Я, по примеру своих наставников, тоже был полон оптимизма. Я перешел с дневного отделения техникума на вечернее, имел уйму свободного времени и целые дни просиживал то в Публичной библиотеке (на Садовой), то в бывшем Владимирском соборе, где помещалась тогда антирелигиозная библиотека. Там была вся библиотека бывшей Петербургской Духовной академии. Книги этой библиотеки выдавать на руки полагалось только по специальному разрешению, но одна из библиотекарш была моей однокурсницей по техникуму и не придерживалась формальностей. И вдруг — катастрофа.

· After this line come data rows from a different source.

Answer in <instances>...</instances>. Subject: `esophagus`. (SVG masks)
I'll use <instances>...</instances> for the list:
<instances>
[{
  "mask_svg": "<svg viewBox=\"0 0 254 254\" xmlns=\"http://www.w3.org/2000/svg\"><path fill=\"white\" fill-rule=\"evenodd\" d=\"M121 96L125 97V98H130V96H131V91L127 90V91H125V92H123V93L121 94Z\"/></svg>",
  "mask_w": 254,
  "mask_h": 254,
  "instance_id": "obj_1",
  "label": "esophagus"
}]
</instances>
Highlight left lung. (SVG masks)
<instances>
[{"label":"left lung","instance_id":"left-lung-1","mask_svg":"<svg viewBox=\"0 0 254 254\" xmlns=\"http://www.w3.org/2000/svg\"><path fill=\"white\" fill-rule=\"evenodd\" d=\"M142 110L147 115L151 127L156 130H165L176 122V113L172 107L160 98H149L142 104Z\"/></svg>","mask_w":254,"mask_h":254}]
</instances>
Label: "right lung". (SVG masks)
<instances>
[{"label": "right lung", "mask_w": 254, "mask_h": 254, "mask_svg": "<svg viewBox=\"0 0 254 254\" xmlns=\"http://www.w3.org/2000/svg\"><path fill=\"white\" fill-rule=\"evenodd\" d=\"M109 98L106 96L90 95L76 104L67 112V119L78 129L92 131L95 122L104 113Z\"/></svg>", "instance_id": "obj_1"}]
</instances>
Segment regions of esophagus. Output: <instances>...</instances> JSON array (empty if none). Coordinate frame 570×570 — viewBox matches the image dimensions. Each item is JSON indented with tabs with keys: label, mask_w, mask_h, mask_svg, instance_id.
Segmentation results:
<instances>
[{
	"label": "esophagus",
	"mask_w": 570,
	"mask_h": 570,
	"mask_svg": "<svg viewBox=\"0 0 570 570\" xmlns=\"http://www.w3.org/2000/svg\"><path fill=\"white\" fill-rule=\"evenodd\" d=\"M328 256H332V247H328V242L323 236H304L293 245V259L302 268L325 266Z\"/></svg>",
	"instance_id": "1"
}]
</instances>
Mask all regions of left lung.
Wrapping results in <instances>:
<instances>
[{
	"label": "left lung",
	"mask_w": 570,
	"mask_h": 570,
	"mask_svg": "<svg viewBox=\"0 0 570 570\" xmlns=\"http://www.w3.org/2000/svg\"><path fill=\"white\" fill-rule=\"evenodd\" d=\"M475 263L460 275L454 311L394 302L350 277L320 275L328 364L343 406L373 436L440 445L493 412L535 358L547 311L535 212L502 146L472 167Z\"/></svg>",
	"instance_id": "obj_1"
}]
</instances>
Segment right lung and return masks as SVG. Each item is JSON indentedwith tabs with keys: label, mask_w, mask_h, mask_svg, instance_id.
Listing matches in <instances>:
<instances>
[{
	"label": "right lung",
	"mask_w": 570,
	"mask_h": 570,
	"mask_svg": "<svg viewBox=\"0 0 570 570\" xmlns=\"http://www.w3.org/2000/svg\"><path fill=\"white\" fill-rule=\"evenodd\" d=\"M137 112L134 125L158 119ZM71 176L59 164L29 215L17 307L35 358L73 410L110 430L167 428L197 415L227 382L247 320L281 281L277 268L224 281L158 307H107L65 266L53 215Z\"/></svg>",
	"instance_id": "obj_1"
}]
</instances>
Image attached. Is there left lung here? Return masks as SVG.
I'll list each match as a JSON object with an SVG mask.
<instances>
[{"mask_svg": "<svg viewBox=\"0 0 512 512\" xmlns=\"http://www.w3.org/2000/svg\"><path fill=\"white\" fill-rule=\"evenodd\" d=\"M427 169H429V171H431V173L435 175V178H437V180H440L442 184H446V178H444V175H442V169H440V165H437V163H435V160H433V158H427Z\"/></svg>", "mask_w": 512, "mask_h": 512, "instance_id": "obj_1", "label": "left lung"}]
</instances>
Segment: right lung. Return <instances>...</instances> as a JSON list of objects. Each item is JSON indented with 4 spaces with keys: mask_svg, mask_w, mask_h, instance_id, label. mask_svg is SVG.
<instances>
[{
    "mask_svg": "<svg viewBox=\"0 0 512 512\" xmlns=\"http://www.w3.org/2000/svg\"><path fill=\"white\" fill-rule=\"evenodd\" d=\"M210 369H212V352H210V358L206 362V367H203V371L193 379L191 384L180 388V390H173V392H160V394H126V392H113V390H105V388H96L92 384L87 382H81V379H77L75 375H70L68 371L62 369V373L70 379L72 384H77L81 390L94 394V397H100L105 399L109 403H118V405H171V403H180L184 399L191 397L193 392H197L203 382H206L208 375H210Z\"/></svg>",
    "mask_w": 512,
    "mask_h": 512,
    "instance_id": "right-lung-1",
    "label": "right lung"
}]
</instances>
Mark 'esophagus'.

В 1934 году Пасха была ранняя — восьмого апреля, на другой день после Благовещения. Я первый раз в этом году все страстные богослужения и светлую заутреню проводил в Андреевском соборе (у Платонова). Все было очень хорошо. Но вот, с 17 апреля я почему-то стал чувствовать давящую беспричинную тоску. Странное ощущение, почти физическое — что-то давит, наваливается на тебя. В таком состоянии я после техникума шатался по городу.
Приходил поздно. Даже отец заметил, что со мной что-то неладное, сказал вдруг с непривычной лаской: «Что с тобой, мальчик?» И тут же сам себе ответил: «Женить тебя надо!» И вот, 23 апреля, переступив порог лестницы, я вдруг (к своему собственному удивлению) сказал: «Ну, теперь все кончено». И почувствовал какое-то странное облегчение. А ночью я был разбужен стуком в дверь. Открываю. Трое военных. Один из них сует мне под нос какую-то бумажку, поясняет: «Ордер на обыск и арест». Так я был арестован в первый раз.
Помню перевернутое лицо бабушки, бледное как полотно лицо отца, помню, как гепеушники рылись в шкафу. Но после нескольких минут смущения я быстро овладел собой. И когда настало время идти, я отправился даже в хорошем настроении.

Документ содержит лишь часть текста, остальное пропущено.